View from the Wetterstein mountain range in Bavaria, mid 1930s.

Hitler’s bohemian pretensions lasted until the end. So too did his monomania. In October 1939, Life magazine quoted the dictator, in conversation with the British diplomat Sir Nevile Henderson: ‘I am an artist and not a politician. Once the Polish question is settled, I want to end my life as an artist.’ The ‘Polish question’ would lead, of course, to world war and the downfall of the Third Reich. Increasingly, Hitler took refuge in delusions of grandeur and protection by divine providence. One of the few generals to confront the Führer, Franz Halder, noted in his diary that ‘Hitler’s decisions … were the products of a violent nature following its momentary impulses, which recognized no limits to possibility and which made its wish-dreams the father of its acts’ (as quoted in William L. Shirer’s The Rise and Fall of the Third Reich).

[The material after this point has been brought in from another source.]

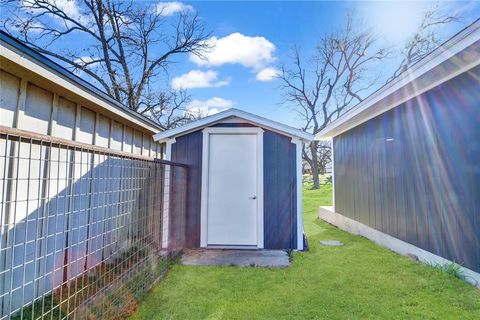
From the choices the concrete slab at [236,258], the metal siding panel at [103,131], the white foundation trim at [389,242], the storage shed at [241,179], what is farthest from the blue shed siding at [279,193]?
the metal siding panel at [103,131]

He became even more of a fantasist, either in flights of fancy or rambling frenzies, and all the while the brutal facts of the deteriorating situation for Germany remained. All the claims of transcending human and moral bounds had turned Europe into a charnel-house.  

A single-minded view of Wanderer Above the Sea of Fog is to see the painting as a testament to the conquering figure at its centre. It is unsurprising that the fanatical tyrant Hitler had such a one-dimensional view of art, declaring at the time of the Degenerate Art exhibition that ‘works of art which cannot be understood in themselves but need some pretentious instruction book to justify their existence will never again find their way to the German people’. Yet Wanderer Above the Sea of Fog demonstrates that great art is innately subjective. The painting can be interpreted as the so-called ‘triumph of the will’, but also the humbling of the ego amid the vastness of nature and existence. It’s an ambiguous work, as much about contemplation, mystery, peace and (in)significance as supremacy. Its central figure remains not statuesque or titanic but forever wandering.    

Darran Anderson is the author of Imaginary Cities (Influx/University of Chicago Press, 2015).